TO THE EDITOR:
We observed a drug interaction between the antihistamine terfenadine (Seldane, Marion Merrell Dow, Kansas City, Missouri) and the anticonvulsant carbamazepine (Tegretol, Basel Pharmaceuticals, Summit, New Jersey) that warrants the attention of practitioners.
An 18-year-old woman (weight, 39.3 kg) who had had hip disarticulation for osteosarcoma and who was on anticonvulsant therapy after treatment of brain metastases came to the hospital with symptoms of confusion, disorientation, visual hallucinations, nausea, and ataxia.

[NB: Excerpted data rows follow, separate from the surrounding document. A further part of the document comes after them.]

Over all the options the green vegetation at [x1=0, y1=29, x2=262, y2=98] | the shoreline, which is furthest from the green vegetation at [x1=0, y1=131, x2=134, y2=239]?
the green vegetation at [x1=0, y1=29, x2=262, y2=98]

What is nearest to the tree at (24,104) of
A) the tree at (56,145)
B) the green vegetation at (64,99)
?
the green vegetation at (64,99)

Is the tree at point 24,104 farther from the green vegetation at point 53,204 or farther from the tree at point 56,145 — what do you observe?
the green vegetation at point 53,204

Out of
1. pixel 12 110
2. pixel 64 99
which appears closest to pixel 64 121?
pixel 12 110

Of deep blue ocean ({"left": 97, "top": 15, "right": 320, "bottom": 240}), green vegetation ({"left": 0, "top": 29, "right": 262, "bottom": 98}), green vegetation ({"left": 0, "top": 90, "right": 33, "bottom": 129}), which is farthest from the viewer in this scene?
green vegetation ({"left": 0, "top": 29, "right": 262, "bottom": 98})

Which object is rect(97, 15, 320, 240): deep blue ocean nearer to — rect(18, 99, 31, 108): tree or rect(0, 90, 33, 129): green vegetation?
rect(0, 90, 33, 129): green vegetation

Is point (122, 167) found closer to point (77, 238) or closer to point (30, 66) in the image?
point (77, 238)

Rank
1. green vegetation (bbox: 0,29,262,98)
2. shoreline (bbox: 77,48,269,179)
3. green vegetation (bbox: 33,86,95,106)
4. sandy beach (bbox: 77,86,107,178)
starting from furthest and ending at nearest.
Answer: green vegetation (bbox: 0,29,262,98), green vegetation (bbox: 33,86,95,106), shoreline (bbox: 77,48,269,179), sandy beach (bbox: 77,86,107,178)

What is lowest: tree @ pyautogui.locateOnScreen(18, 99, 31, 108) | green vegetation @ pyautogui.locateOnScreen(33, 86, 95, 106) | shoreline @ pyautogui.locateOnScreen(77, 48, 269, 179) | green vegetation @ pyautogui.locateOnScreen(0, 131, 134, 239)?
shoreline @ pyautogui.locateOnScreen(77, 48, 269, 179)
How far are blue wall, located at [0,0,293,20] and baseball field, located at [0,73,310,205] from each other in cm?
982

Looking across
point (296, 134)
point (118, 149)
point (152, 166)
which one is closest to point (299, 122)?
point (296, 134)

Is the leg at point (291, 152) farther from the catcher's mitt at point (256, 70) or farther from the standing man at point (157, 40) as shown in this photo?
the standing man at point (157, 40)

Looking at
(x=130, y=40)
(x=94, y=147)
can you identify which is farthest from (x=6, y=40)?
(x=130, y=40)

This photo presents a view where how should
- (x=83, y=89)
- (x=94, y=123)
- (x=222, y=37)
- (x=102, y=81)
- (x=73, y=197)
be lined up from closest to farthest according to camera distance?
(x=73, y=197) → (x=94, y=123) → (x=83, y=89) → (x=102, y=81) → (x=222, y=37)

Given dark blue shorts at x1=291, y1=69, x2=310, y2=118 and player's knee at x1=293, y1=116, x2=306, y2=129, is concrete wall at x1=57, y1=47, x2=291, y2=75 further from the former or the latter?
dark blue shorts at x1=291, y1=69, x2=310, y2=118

Her history was unremarkable for recent infections, ingestion, or trauma. She had a history of atopy, and her symptoms began shortly after taking terfenadine, 60 mg twice daily by mouth, for symptomatic relief of rhinitis. A serum level of carbamazepine was 8.9 mg/L (normal, 4 to 12 mg/L). Because terfenadine and carbamazepine are highly protein bound, we speculated that the terfenadine had displaced the carbamazepine, resulting in a higher than normal free carbamazepine level, which we tested for at an outside laboratory. We withheld further terfenadine and the symptoms cleared. The free carbamazepine level results were returned later in the week at 6.0 mg/L, almost three times the upper limit of normal (normal, 1.6 to 2.2 mg/L). After discontinuing terfenadine, her free carbamazepine level returned to within the normal range (2.1 mg/L), whereas the total level remained at 8.9 mg/L.
We could find no other report of this potentially dangerous complication of concomitant therapy with terfenadine and carbamazepine.